* Begin TASK MATERIAL *
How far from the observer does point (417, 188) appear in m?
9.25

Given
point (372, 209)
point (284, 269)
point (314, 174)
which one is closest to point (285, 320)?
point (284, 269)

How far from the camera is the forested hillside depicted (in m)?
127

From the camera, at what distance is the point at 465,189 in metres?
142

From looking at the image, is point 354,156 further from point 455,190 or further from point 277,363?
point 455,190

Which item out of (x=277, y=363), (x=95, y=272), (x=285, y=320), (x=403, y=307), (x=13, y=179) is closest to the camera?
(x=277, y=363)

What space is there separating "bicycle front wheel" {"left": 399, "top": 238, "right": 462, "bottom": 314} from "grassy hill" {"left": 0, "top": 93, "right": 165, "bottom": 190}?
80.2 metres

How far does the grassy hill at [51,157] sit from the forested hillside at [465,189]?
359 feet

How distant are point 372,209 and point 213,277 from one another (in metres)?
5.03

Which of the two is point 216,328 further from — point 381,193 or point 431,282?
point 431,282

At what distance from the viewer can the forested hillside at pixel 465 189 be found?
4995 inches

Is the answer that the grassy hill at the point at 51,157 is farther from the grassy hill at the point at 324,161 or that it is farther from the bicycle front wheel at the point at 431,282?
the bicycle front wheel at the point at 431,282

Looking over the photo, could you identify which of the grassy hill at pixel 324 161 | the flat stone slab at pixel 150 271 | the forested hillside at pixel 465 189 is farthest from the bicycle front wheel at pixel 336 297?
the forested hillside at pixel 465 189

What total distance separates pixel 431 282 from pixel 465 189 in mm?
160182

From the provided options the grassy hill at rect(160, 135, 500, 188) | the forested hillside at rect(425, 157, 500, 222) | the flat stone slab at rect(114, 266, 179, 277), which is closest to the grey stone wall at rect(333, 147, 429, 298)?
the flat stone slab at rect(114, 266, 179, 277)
* End TASK MATERIAL *
• [TASK GOAL]:
Which lines run from the one containing "How far does" to the end of the entries above? Quote exactly those, and only those.

• [SOLUTION]:
How far does the grassy hill at [51,157] sit from the forested hillside at [465,189]?
359 feet

How distant are point 372,209 and point 213,277 from one another (in metres)?
5.03

Which of the two is point 216,328 further from — point 381,193 or point 431,282?
point 431,282

At what distance from the viewer can the forested hillside at pixel 465 189 be found?
4995 inches

Is the answer that the grassy hill at the point at 51,157 is farther from the grassy hill at the point at 324,161 or that it is farther from the bicycle front wheel at the point at 431,282?
the bicycle front wheel at the point at 431,282

Looking over the photo, could you identify which of the grassy hill at pixel 324 161 | the flat stone slab at pixel 150 271 | the forested hillside at pixel 465 189 is farthest from the bicycle front wheel at pixel 336 297?
the forested hillside at pixel 465 189

What total distance separates pixel 431 282 from pixel 465 189 in mm?
160182

From the provided options the grassy hill at rect(160, 135, 500, 188) | the forested hillside at rect(425, 157, 500, 222) | the flat stone slab at rect(114, 266, 179, 277), which is closest to the grey stone wall at rect(333, 147, 429, 298)?
the flat stone slab at rect(114, 266, 179, 277)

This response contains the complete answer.